The flexibility of the History major allows students to customize their path through the curriculum, explore their interests and passions, and pair the study of history with advanced language study, experiential learning, undergraduate research, and community engagement.
The history major prepares students for long-term professional success and our alumni have had outstanding success in careers spanning politics, education, law, public service, technology, business, and more.
The core skills learned through the study of history include:
- Analytical skills including reading critically, analyzing quantitative and qualitative evidence, and reasoning logically
- The ability to assess evidence and develop persuasive, evidence-based arguments
- The ability to assess conflicting interpretations.
- Communication skills, ranging from effective writing to public speaking to preparing reports and summaries of evidence
- Inter-personal and cross-cultural skills and understanding
- Global fluency
- Research and project development skills
These rank among the core skills that are most highly sought after by employers in the 21st century!
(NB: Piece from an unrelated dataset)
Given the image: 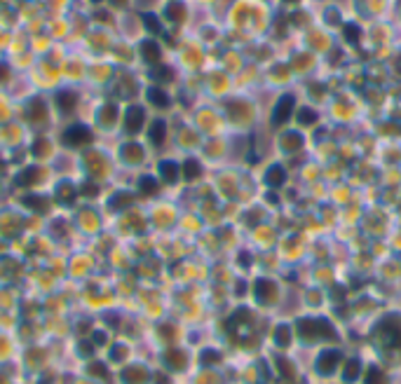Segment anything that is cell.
<instances>
[{"mask_svg": "<svg viewBox=\"0 0 401 384\" xmlns=\"http://www.w3.org/2000/svg\"><path fill=\"white\" fill-rule=\"evenodd\" d=\"M298 335L305 342L314 340H336V330L326 319H300L298 321Z\"/></svg>", "mask_w": 401, "mask_h": 384, "instance_id": "obj_1", "label": "cell"}, {"mask_svg": "<svg viewBox=\"0 0 401 384\" xmlns=\"http://www.w3.org/2000/svg\"><path fill=\"white\" fill-rule=\"evenodd\" d=\"M378 342L382 347H401V321L387 319L378 326Z\"/></svg>", "mask_w": 401, "mask_h": 384, "instance_id": "obj_2", "label": "cell"}, {"mask_svg": "<svg viewBox=\"0 0 401 384\" xmlns=\"http://www.w3.org/2000/svg\"><path fill=\"white\" fill-rule=\"evenodd\" d=\"M61 141L68 148H82V145L92 143V131L85 124H71L61 134Z\"/></svg>", "mask_w": 401, "mask_h": 384, "instance_id": "obj_3", "label": "cell"}, {"mask_svg": "<svg viewBox=\"0 0 401 384\" xmlns=\"http://www.w3.org/2000/svg\"><path fill=\"white\" fill-rule=\"evenodd\" d=\"M293 108H296V99H293L291 94H284L277 101L275 110H272V124H275V127H282V124H286V122L291 120Z\"/></svg>", "mask_w": 401, "mask_h": 384, "instance_id": "obj_4", "label": "cell"}, {"mask_svg": "<svg viewBox=\"0 0 401 384\" xmlns=\"http://www.w3.org/2000/svg\"><path fill=\"white\" fill-rule=\"evenodd\" d=\"M143 122H146V110L141 106H129L127 113H124V131L127 134H139L143 129Z\"/></svg>", "mask_w": 401, "mask_h": 384, "instance_id": "obj_5", "label": "cell"}, {"mask_svg": "<svg viewBox=\"0 0 401 384\" xmlns=\"http://www.w3.org/2000/svg\"><path fill=\"white\" fill-rule=\"evenodd\" d=\"M340 361H343L340 351H336V349L321 351L319 358H317V370H319V375H333Z\"/></svg>", "mask_w": 401, "mask_h": 384, "instance_id": "obj_6", "label": "cell"}, {"mask_svg": "<svg viewBox=\"0 0 401 384\" xmlns=\"http://www.w3.org/2000/svg\"><path fill=\"white\" fill-rule=\"evenodd\" d=\"M253 290H256V300H258L260 304H272L277 300V286L272 281H268V279H258L256 286H253Z\"/></svg>", "mask_w": 401, "mask_h": 384, "instance_id": "obj_7", "label": "cell"}, {"mask_svg": "<svg viewBox=\"0 0 401 384\" xmlns=\"http://www.w3.org/2000/svg\"><path fill=\"white\" fill-rule=\"evenodd\" d=\"M146 99H148L150 106H155V108H169V94L164 92V89L160 87H148V92H146Z\"/></svg>", "mask_w": 401, "mask_h": 384, "instance_id": "obj_8", "label": "cell"}, {"mask_svg": "<svg viewBox=\"0 0 401 384\" xmlns=\"http://www.w3.org/2000/svg\"><path fill=\"white\" fill-rule=\"evenodd\" d=\"M141 56H143V61H148V63H157L160 56H162V49H160V45H157L155 40H143Z\"/></svg>", "mask_w": 401, "mask_h": 384, "instance_id": "obj_9", "label": "cell"}, {"mask_svg": "<svg viewBox=\"0 0 401 384\" xmlns=\"http://www.w3.org/2000/svg\"><path fill=\"white\" fill-rule=\"evenodd\" d=\"M75 106H78V96H75L73 92L63 89V92L56 94V108L61 110V113H73Z\"/></svg>", "mask_w": 401, "mask_h": 384, "instance_id": "obj_10", "label": "cell"}, {"mask_svg": "<svg viewBox=\"0 0 401 384\" xmlns=\"http://www.w3.org/2000/svg\"><path fill=\"white\" fill-rule=\"evenodd\" d=\"M148 138L153 145H162L164 138H167V124H164L162 120H155L148 129Z\"/></svg>", "mask_w": 401, "mask_h": 384, "instance_id": "obj_11", "label": "cell"}, {"mask_svg": "<svg viewBox=\"0 0 401 384\" xmlns=\"http://www.w3.org/2000/svg\"><path fill=\"white\" fill-rule=\"evenodd\" d=\"M160 176H162L164 183H176L178 181V164L171 162V160L160 162Z\"/></svg>", "mask_w": 401, "mask_h": 384, "instance_id": "obj_12", "label": "cell"}, {"mask_svg": "<svg viewBox=\"0 0 401 384\" xmlns=\"http://www.w3.org/2000/svg\"><path fill=\"white\" fill-rule=\"evenodd\" d=\"M164 363L169 365L171 370H181V368H185V354L181 349H169L164 354Z\"/></svg>", "mask_w": 401, "mask_h": 384, "instance_id": "obj_13", "label": "cell"}, {"mask_svg": "<svg viewBox=\"0 0 401 384\" xmlns=\"http://www.w3.org/2000/svg\"><path fill=\"white\" fill-rule=\"evenodd\" d=\"M131 202H134V197H131L129 192H115V195L110 197L108 206H110V211H122V209H127V206H131Z\"/></svg>", "mask_w": 401, "mask_h": 384, "instance_id": "obj_14", "label": "cell"}, {"mask_svg": "<svg viewBox=\"0 0 401 384\" xmlns=\"http://www.w3.org/2000/svg\"><path fill=\"white\" fill-rule=\"evenodd\" d=\"M359 372H361V363H359V361H357V358H347V361H345V368H343V379H345L347 384H350V382H357Z\"/></svg>", "mask_w": 401, "mask_h": 384, "instance_id": "obj_15", "label": "cell"}, {"mask_svg": "<svg viewBox=\"0 0 401 384\" xmlns=\"http://www.w3.org/2000/svg\"><path fill=\"white\" fill-rule=\"evenodd\" d=\"M38 178H40V169H38V167H28V169H24V171L17 176V185L26 188V185H33Z\"/></svg>", "mask_w": 401, "mask_h": 384, "instance_id": "obj_16", "label": "cell"}, {"mask_svg": "<svg viewBox=\"0 0 401 384\" xmlns=\"http://www.w3.org/2000/svg\"><path fill=\"white\" fill-rule=\"evenodd\" d=\"M146 379H148V372L143 370V368H139V365L124 370V382H127V384H143Z\"/></svg>", "mask_w": 401, "mask_h": 384, "instance_id": "obj_17", "label": "cell"}, {"mask_svg": "<svg viewBox=\"0 0 401 384\" xmlns=\"http://www.w3.org/2000/svg\"><path fill=\"white\" fill-rule=\"evenodd\" d=\"M265 181L270 188H282V183H284V169L282 167H270L268 169V174H265Z\"/></svg>", "mask_w": 401, "mask_h": 384, "instance_id": "obj_18", "label": "cell"}, {"mask_svg": "<svg viewBox=\"0 0 401 384\" xmlns=\"http://www.w3.org/2000/svg\"><path fill=\"white\" fill-rule=\"evenodd\" d=\"M199 174H202V167H199L197 160H185V162H183V176H185V181H195Z\"/></svg>", "mask_w": 401, "mask_h": 384, "instance_id": "obj_19", "label": "cell"}, {"mask_svg": "<svg viewBox=\"0 0 401 384\" xmlns=\"http://www.w3.org/2000/svg\"><path fill=\"white\" fill-rule=\"evenodd\" d=\"M275 342H277L279 347H289V344H291V328L286 324L277 326V330H275Z\"/></svg>", "mask_w": 401, "mask_h": 384, "instance_id": "obj_20", "label": "cell"}, {"mask_svg": "<svg viewBox=\"0 0 401 384\" xmlns=\"http://www.w3.org/2000/svg\"><path fill=\"white\" fill-rule=\"evenodd\" d=\"M122 157L127 160V162H139L143 157V150H141V145H136V143H127L122 148Z\"/></svg>", "mask_w": 401, "mask_h": 384, "instance_id": "obj_21", "label": "cell"}, {"mask_svg": "<svg viewBox=\"0 0 401 384\" xmlns=\"http://www.w3.org/2000/svg\"><path fill=\"white\" fill-rule=\"evenodd\" d=\"M364 384H387V377H385V372L380 368H368Z\"/></svg>", "mask_w": 401, "mask_h": 384, "instance_id": "obj_22", "label": "cell"}, {"mask_svg": "<svg viewBox=\"0 0 401 384\" xmlns=\"http://www.w3.org/2000/svg\"><path fill=\"white\" fill-rule=\"evenodd\" d=\"M164 14H167V19L169 21H181L185 14V7L181 5V3H171L167 10H164Z\"/></svg>", "mask_w": 401, "mask_h": 384, "instance_id": "obj_23", "label": "cell"}, {"mask_svg": "<svg viewBox=\"0 0 401 384\" xmlns=\"http://www.w3.org/2000/svg\"><path fill=\"white\" fill-rule=\"evenodd\" d=\"M139 188H141L143 195H155L157 192V181L153 176H143L141 181H139Z\"/></svg>", "mask_w": 401, "mask_h": 384, "instance_id": "obj_24", "label": "cell"}, {"mask_svg": "<svg viewBox=\"0 0 401 384\" xmlns=\"http://www.w3.org/2000/svg\"><path fill=\"white\" fill-rule=\"evenodd\" d=\"M282 143H284V150H291L293 152V150H298L300 145H303V138H300V134H293L291 131V134H286L284 138H282Z\"/></svg>", "mask_w": 401, "mask_h": 384, "instance_id": "obj_25", "label": "cell"}, {"mask_svg": "<svg viewBox=\"0 0 401 384\" xmlns=\"http://www.w3.org/2000/svg\"><path fill=\"white\" fill-rule=\"evenodd\" d=\"M143 24H146L150 33H162V24L157 21L155 14H143Z\"/></svg>", "mask_w": 401, "mask_h": 384, "instance_id": "obj_26", "label": "cell"}, {"mask_svg": "<svg viewBox=\"0 0 401 384\" xmlns=\"http://www.w3.org/2000/svg\"><path fill=\"white\" fill-rule=\"evenodd\" d=\"M56 195H59V199H61L63 204H71V202H73V199H75V195H78V192H75V190H73V185H61Z\"/></svg>", "mask_w": 401, "mask_h": 384, "instance_id": "obj_27", "label": "cell"}, {"mask_svg": "<svg viewBox=\"0 0 401 384\" xmlns=\"http://www.w3.org/2000/svg\"><path fill=\"white\" fill-rule=\"evenodd\" d=\"M298 122L303 127H305V124H314V122H317V113H314L312 108H303L298 113Z\"/></svg>", "mask_w": 401, "mask_h": 384, "instance_id": "obj_28", "label": "cell"}, {"mask_svg": "<svg viewBox=\"0 0 401 384\" xmlns=\"http://www.w3.org/2000/svg\"><path fill=\"white\" fill-rule=\"evenodd\" d=\"M277 365H279V370H282V377H284V379H293V365L289 363L284 356H277Z\"/></svg>", "mask_w": 401, "mask_h": 384, "instance_id": "obj_29", "label": "cell"}, {"mask_svg": "<svg viewBox=\"0 0 401 384\" xmlns=\"http://www.w3.org/2000/svg\"><path fill=\"white\" fill-rule=\"evenodd\" d=\"M343 33H345L347 42H352V45H357V42H359V26H354V24H345Z\"/></svg>", "mask_w": 401, "mask_h": 384, "instance_id": "obj_30", "label": "cell"}, {"mask_svg": "<svg viewBox=\"0 0 401 384\" xmlns=\"http://www.w3.org/2000/svg\"><path fill=\"white\" fill-rule=\"evenodd\" d=\"M28 115H31V120H45V106H42V101H33V103H31V110H28Z\"/></svg>", "mask_w": 401, "mask_h": 384, "instance_id": "obj_31", "label": "cell"}, {"mask_svg": "<svg viewBox=\"0 0 401 384\" xmlns=\"http://www.w3.org/2000/svg\"><path fill=\"white\" fill-rule=\"evenodd\" d=\"M24 204H26L28 209H35V211H45V209H47V204H45L42 197H26Z\"/></svg>", "mask_w": 401, "mask_h": 384, "instance_id": "obj_32", "label": "cell"}, {"mask_svg": "<svg viewBox=\"0 0 401 384\" xmlns=\"http://www.w3.org/2000/svg\"><path fill=\"white\" fill-rule=\"evenodd\" d=\"M153 78H155V80L167 82V80H171V78H174V73H171V68L160 66V68H155V70H153Z\"/></svg>", "mask_w": 401, "mask_h": 384, "instance_id": "obj_33", "label": "cell"}, {"mask_svg": "<svg viewBox=\"0 0 401 384\" xmlns=\"http://www.w3.org/2000/svg\"><path fill=\"white\" fill-rule=\"evenodd\" d=\"M218 361H221V354H218V351H214V349H207V351H202V363H204V365L218 363Z\"/></svg>", "mask_w": 401, "mask_h": 384, "instance_id": "obj_34", "label": "cell"}, {"mask_svg": "<svg viewBox=\"0 0 401 384\" xmlns=\"http://www.w3.org/2000/svg\"><path fill=\"white\" fill-rule=\"evenodd\" d=\"M117 117V110H115V106H106L103 108V113H101V122L103 124H113V120Z\"/></svg>", "mask_w": 401, "mask_h": 384, "instance_id": "obj_35", "label": "cell"}, {"mask_svg": "<svg viewBox=\"0 0 401 384\" xmlns=\"http://www.w3.org/2000/svg\"><path fill=\"white\" fill-rule=\"evenodd\" d=\"M89 375H94V377L103 379L108 372H106V365H103V363H92V365H89Z\"/></svg>", "mask_w": 401, "mask_h": 384, "instance_id": "obj_36", "label": "cell"}, {"mask_svg": "<svg viewBox=\"0 0 401 384\" xmlns=\"http://www.w3.org/2000/svg\"><path fill=\"white\" fill-rule=\"evenodd\" d=\"M82 195H87V197L99 195V185H96V183H85V188H82Z\"/></svg>", "mask_w": 401, "mask_h": 384, "instance_id": "obj_37", "label": "cell"}, {"mask_svg": "<svg viewBox=\"0 0 401 384\" xmlns=\"http://www.w3.org/2000/svg\"><path fill=\"white\" fill-rule=\"evenodd\" d=\"M80 354H82V356H89V354H94V344L82 342V344H80Z\"/></svg>", "mask_w": 401, "mask_h": 384, "instance_id": "obj_38", "label": "cell"}, {"mask_svg": "<svg viewBox=\"0 0 401 384\" xmlns=\"http://www.w3.org/2000/svg\"><path fill=\"white\" fill-rule=\"evenodd\" d=\"M122 356H124V347H115V349H113V358H115V361H122Z\"/></svg>", "mask_w": 401, "mask_h": 384, "instance_id": "obj_39", "label": "cell"}, {"mask_svg": "<svg viewBox=\"0 0 401 384\" xmlns=\"http://www.w3.org/2000/svg\"><path fill=\"white\" fill-rule=\"evenodd\" d=\"M7 78H10V70H7L5 63H0V82H5Z\"/></svg>", "mask_w": 401, "mask_h": 384, "instance_id": "obj_40", "label": "cell"}, {"mask_svg": "<svg viewBox=\"0 0 401 384\" xmlns=\"http://www.w3.org/2000/svg\"><path fill=\"white\" fill-rule=\"evenodd\" d=\"M94 342L96 344H106V335H103V333H94Z\"/></svg>", "mask_w": 401, "mask_h": 384, "instance_id": "obj_41", "label": "cell"}, {"mask_svg": "<svg viewBox=\"0 0 401 384\" xmlns=\"http://www.w3.org/2000/svg\"><path fill=\"white\" fill-rule=\"evenodd\" d=\"M343 293H345V290L340 288V286H336V288H333V300H343Z\"/></svg>", "mask_w": 401, "mask_h": 384, "instance_id": "obj_42", "label": "cell"}, {"mask_svg": "<svg viewBox=\"0 0 401 384\" xmlns=\"http://www.w3.org/2000/svg\"><path fill=\"white\" fill-rule=\"evenodd\" d=\"M155 384H169V379L164 377V375H155Z\"/></svg>", "mask_w": 401, "mask_h": 384, "instance_id": "obj_43", "label": "cell"}, {"mask_svg": "<svg viewBox=\"0 0 401 384\" xmlns=\"http://www.w3.org/2000/svg\"><path fill=\"white\" fill-rule=\"evenodd\" d=\"M239 258H242V265H249V253H244V251H242V253H239Z\"/></svg>", "mask_w": 401, "mask_h": 384, "instance_id": "obj_44", "label": "cell"}, {"mask_svg": "<svg viewBox=\"0 0 401 384\" xmlns=\"http://www.w3.org/2000/svg\"><path fill=\"white\" fill-rule=\"evenodd\" d=\"M113 3H115V5H122V3H124V0H113Z\"/></svg>", "mask_w": 401, "mask_h": 384, "instance_id": "obj_45", "label": "cell"}, {"mask_svg": "<svg viewBox=\"0 0 401 384\" xmlns=\"http://www.w3.org/2000/svg\"><path fill=\"white\" fill-rule=\"evenodd\" d=\"M396 66H399V70H401V56H399V59H396Z\"/></svg>", "mask_w": 401, "mask_h": 384, "instance_id": "obj_46", "label": "cell"}, {"mask_svg": "<svg viewBox=\"0 0 401 384\" xmlns=\"http://www.w3.org/2000/svg\"><path fill=\"white\" fill-rule=\"evenodd\" d=\"M284 3H298V0H284Z\"/></svg>", "mask_w": 401, "mask_h": 384, "instance_id": "obj_47", "label": "cell"}, {"mask_svg": "<svg viewBox=\"0 0 401 384\" xmlns=\"http://www.w3.org/2000/svg\"><path fill=\"white\" fill-rule=\"evenodd\" d=\"M92 3H101V0H92Z\"/></svg>", "mask_w": 401, "mask_h": 384, "instance_id": "obj_48", "label": "cell"}]
</instances>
We pride ourselves on offering History students the experience of a small liberal-arts college with the added advantages of a world-class research university. We are committed to supporting our students and working with them to provide an inclusive and tight-knit community. Our majors find a home in:
- Phi Alpha Theta: Promotes the study of history through the encouragement of research, good teaching, publication and the exchange of learning and ideas among historians.
- The Society of Minority Students in History: Supports racial, ethnic, and LGBTQ+ students and strives to dismantle the misconception of what studying History looks like and who scholars of history are.
- History Undergraduate Journal: The Undergraduate History Journal at Illinois leads the effort to publish original undergraduate research. Join the journal team and develop skills in research, editing, and writing, or submit your original research and possibly be featured in the next issue!
Resources and Opportunities
- History hosts an internship course - HIST 398: Public History Internship. Our students have interned locally in Champaign-Urbana and across the country and gained extensive experience working in archives, libraries, museums, and advocacy campaigns
- Research is embedded in the core history curriculum and all students complete several, small research-intensive seminars (HIST 200 and 498)
- Faculty work with students in their research programs and students can also receive course credit for conducting their own research under the guidance of a faculty member.
- Students can study history where it was made by taking advantage of plentiful study abroad programs
- Dedicated career support in the Humanities Professional Resource Center
- The SourceLab Digital Documentary Publishing initiative offers an opportunity for students to publish their research
- All students have access to the amazing resources of the second largest university library in the country!
Think History at Illinois is for you? We sure do!